Así comienza el cuento “La tía Cristina”, de Ángeles Mastretta: “No era bonita la tía Cristina Martínez, pero algo tenía en sus piernas flacas y su voz atropellada que la hacía interesante. Por desgracia, los hombres de Puebla no andaban buscando mujeres interesantes para casarse con ellas y la tía Cristina cumplió veinte años sin que nadie le hubiera propuesto ni siquiera un noviazgo de buen nivel. Cuando cumplió veintiuno, sus cuatro hermanas estaban casadas para bien o para mal y ella pasaba el día entero con la humillación de estarse quedando para vestir santos. En poco tiempo, sus sobrinos la llamarían quedada y ella no estaba segura de poder soportar ese golpe”.

Parece lejos de nosotros esta narrativa, pero quienes nacimos en la segunda mitad del siglo XX sabemos la verdad detrás de las palabras de Mastretta: la mujer soltera era, en el mejor de los casos, una niña eterna, menor de edad emocional, enfermera gratuita, ama de llaves, cuidadora de chiquillos ajenos y acompañante de padres viejos. Sola y triste, veía partir a sus hermanas menores, que se convertían en señoras casadas a las que trataban con dignidad por ser madres y esposas, es decir, personas sexualmente activas, con derechos y obligaciones superiores a las solteras. No se diga de las divorciadas. Para estas últimas había diferentes niveles de repudio. Eran excluidas de muchos trabajos, aunque de ellos dependiera la manutención de sus hijos. Sus familias preferían mirar hacia otra parte cuando se preguntaba por ellas, para no entrar en detalles sobre su vida.

En el cuento “Lección de cocina” de Rosario Castellanos, la autora de Chiapas desgrana una tragedia femenina de la misma época: “Mi lugar está aquí. Desde el principio de los tiempos ha estado aquí. En el proverbio alemán la mujer es sinónimo de Küche, Kinder, Kirche. Yo anduve extraviada en aulas, en calles, en oficinas, en cafés; desperdiciada en destrezas que ahora he de olvidar para adquirir otras. Por ejemplo, elegir el menú”.

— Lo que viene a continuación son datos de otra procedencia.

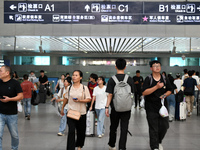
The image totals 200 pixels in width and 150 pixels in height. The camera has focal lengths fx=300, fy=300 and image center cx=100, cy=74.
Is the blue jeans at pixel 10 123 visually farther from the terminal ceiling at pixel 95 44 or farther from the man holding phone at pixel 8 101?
the terminal ceiling at pixel 95 44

Por fortuna, el panorama ha cambiado. Por suerte, hay millones de mujeres jóvenes que optan por viajar y vivir en lejanos países, estudiar en universidades de prestigio, inventar nuevos productos, fundar empresas, investigar sobre la cura de enfermedades raras y a la vez formar una familia o permanecer solteras por gusto. Tienen más y mejores maneras de escoger a una persona para compartir la vida. Incluso pueden formar parte de una comunidad, como antaño lo hacían al irse al convento.

Olivia Tena Guerrero, doctora en Sociología, quien forma parte del Programa de Investigación Feminista de la UNAM, ha declarado: “En la actualidad muchas personas se inclinan por la soltería, y en este sentido la sociedad debe avanzar para que esta condición sea considerada normal y no un problema. Es vista de manera negativa, sobre todo cuando se trata de mujeres”. 
Según el INEGI (Encuesta Nacional de Ocupación y Empleo, 2016), el 31.4% de la población mayor de 15 años era soltera, mientras que 10.5% estaba separada, divorciada o viuda. En cuanto a la nupcialidad, en el año 2000 hubo 707,422 matrimonios registrados; en el año 2017 esta cifra descendió a 528,678, mientras la población creció de 112 millones a 119.5 de mexicanos en el año 2015. En los mismos años, el número de divorcios se triplicó.

Las razones para vivir en pareja son las mismas de siempre: la necesidad humana del afecto, el impulso de la reproducción, el compromiso espiritual o religioso, la conveniencia económica, el amor profundo o el temor a estar solo. Gioconda Belli, autora de Nicaragua, escribió “En la doliente soledad del domingo”, poema que inicia así: “Aquí estoy, / desnuda, / sobre las sábanas solitarias / de esta cama donde te deseo. // Veo mi cuerpo, / liso y rosado en el espejo, / mi cuerpo / que fue ávido territorio de tus besos, / este cuerpo lleno de recuerdos / de tu desbordada pasión / sobre el que peleaste sudorosas batallas / en largas noches de quejidos y risas / y ruidos de mis cuevas interiores”.